Nous retrouvons dans cette réponse l’attitude défensive habituelle («il faut éviter d’auditionner l’enfant pour auditionner»), consistant à avancer les limitations du droit (non audition de l’enfant pour de justes motifs) pour botter en touche. La réponse à la première question de l’interpellation est en effet relativement succincte et n’est pas différenciée selon les 11 champs d’application évoqués ci-dessus.

Le Conseiller National Reynard a également posé une question sur l’âge à partir duquel un enfant peut être entendu en Suisse en s’étonnant des restrictions de la Loi fédérale sur les étrangers (LEtr) qui place ce seuil à 14 ans (Question 13.1074). Dans sa réponse, le Conseil fédéral conclut que: «En pratique toutefois, les autorités peuvent aussi bien entendre des enfants de moins de 14 ans lorsque cela s’avère nécessaire». Cela paraît paradoxal au vu de l’art. 47 al.4 LEtr, stipulant que «si nécessaire, les enfants de plus de 14 ans sont entendus».

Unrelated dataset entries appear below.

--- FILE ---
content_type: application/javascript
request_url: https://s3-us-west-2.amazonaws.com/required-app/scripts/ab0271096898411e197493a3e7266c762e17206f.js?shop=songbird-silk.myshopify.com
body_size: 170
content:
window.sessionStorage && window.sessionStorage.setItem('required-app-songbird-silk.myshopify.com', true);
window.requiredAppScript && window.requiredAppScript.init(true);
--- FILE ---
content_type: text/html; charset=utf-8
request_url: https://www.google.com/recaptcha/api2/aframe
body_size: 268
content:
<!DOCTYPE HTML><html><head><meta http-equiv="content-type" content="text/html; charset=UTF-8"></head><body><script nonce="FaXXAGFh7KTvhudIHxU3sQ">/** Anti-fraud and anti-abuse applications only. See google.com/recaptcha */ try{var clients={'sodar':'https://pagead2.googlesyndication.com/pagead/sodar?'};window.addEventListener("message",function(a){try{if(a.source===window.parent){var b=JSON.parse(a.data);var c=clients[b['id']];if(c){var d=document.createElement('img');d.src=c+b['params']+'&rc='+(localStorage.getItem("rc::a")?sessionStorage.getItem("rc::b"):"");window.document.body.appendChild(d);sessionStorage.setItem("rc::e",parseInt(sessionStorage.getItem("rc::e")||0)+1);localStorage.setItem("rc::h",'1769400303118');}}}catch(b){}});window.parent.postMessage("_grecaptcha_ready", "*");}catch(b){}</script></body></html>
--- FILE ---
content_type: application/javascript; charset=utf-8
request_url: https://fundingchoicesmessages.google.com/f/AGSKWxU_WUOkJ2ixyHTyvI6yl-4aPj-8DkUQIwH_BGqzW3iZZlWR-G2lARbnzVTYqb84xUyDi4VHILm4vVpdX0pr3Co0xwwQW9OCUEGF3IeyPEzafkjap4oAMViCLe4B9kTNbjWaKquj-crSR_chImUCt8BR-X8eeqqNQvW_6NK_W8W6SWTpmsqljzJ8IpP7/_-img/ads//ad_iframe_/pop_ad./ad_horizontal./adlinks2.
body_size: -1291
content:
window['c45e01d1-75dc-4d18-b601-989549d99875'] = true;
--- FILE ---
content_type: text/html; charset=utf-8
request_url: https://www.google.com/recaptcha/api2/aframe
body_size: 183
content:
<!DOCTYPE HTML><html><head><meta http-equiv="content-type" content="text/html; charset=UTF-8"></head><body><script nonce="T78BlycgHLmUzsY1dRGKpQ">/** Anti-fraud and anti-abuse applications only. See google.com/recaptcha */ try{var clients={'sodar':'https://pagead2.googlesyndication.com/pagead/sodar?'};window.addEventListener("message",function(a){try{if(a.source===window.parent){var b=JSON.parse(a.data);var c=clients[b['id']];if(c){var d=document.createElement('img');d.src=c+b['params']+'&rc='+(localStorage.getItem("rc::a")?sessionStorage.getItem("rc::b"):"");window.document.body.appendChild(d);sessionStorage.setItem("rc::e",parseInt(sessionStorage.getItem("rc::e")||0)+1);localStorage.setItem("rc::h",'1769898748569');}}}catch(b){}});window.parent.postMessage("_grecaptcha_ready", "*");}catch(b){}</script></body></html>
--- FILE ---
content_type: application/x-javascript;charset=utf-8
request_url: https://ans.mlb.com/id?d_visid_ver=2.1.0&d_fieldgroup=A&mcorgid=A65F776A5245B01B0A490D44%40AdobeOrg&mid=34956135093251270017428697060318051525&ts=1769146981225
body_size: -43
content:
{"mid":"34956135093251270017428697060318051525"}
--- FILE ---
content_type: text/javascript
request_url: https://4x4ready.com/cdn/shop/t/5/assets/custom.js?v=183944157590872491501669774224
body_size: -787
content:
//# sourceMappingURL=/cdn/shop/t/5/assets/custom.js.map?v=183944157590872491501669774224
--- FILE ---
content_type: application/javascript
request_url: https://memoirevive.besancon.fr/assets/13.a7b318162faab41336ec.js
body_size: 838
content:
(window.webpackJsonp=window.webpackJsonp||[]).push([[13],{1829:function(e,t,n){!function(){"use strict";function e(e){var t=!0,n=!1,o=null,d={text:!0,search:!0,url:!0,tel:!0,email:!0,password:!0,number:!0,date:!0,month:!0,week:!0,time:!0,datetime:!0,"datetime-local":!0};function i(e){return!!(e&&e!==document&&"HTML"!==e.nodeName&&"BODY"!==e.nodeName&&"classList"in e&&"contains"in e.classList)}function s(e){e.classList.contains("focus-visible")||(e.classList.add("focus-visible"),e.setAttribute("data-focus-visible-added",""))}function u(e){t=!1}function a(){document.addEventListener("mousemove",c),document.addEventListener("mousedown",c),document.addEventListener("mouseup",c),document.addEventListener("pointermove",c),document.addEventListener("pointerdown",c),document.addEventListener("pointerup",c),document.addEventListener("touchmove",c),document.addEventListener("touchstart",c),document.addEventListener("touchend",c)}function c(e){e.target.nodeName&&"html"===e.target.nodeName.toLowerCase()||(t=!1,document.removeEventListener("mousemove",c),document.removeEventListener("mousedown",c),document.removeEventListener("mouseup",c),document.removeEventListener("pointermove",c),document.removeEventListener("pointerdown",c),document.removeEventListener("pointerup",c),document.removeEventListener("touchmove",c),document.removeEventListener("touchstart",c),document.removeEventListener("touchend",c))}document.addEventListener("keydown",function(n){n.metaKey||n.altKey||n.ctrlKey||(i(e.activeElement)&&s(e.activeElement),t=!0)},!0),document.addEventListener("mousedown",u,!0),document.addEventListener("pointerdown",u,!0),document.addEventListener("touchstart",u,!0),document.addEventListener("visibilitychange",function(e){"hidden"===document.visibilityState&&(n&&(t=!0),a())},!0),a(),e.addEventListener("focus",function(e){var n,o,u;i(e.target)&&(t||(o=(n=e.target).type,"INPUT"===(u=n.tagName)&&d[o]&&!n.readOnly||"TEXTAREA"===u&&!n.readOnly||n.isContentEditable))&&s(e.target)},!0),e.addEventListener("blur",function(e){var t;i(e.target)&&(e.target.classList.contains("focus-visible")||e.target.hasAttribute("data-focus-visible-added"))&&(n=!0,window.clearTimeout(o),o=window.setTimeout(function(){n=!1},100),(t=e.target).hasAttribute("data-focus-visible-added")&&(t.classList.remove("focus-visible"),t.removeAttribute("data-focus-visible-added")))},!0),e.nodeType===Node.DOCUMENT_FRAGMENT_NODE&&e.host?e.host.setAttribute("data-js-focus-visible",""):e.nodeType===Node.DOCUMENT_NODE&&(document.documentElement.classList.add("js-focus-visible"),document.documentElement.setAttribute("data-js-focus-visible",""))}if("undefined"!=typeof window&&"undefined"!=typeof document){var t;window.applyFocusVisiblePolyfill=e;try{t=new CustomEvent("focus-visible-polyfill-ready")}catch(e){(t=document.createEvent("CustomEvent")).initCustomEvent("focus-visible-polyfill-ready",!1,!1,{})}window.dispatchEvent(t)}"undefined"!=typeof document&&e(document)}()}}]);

Vers une dynamique proactive
L’interpellation et la question Reynard constituent certainement une poussée en direction d’une meilleure application des bases légales garantissant la participation et la représentation de l’enfant dans les procédures évoquées. Mais cette poussée n’a malheureusement pas encore provoqué le pas décisif que les enfants sont en droit d’attendre de leurs autorités. Le Conseil fédéral y a répondu de manière circonspecte, parfois sur la défensive, et en se défaussant sur le fédéralisme.

Or, s’il est vrai que les cantons sont responsables de leurs politiques de l’enfance, le rôle de la Confédération est de veiller à réduire au mieux les disparités de traitement, en lien avec l’art. 2 CDE sur la non-discrimination, auquel les enfants peuvent être confrontés selon qu’ils résident dans tel ou tel canton. Les enfants sont détenteurs de tous les droits contenus dans la CDE. Si les droits à la protection et les droits aux prestations sont relativement bien respectés en Suisse, qu’en est-il des droits participatifs, dont le droit d’être entendu (art. 12 CDE) est le principe général? C’est là certainement que les disparités cantonales sont les plus grandes. On peut donc légitimement encore attendre un pas de plus, et cette fois décisif, pour traiter les questions régulièrement soulevées avec davantage d’implication. Car sur le terrain on voit bien où se situent les limites actuelles. Le défi est de parvenir à améliorer significativement la synergie opérationnelle entre les différents services dont les activités touchent la jeunesse. La transversalité horizontale et verticale de la politique de la jeunesse repose en effet, notamment, sur le développement d’un système de collecte de données fiables et d’indicateurs pertinents, et sur un suivi et une évaluation des politiques publiques incluant davantage le point de vue des enfants.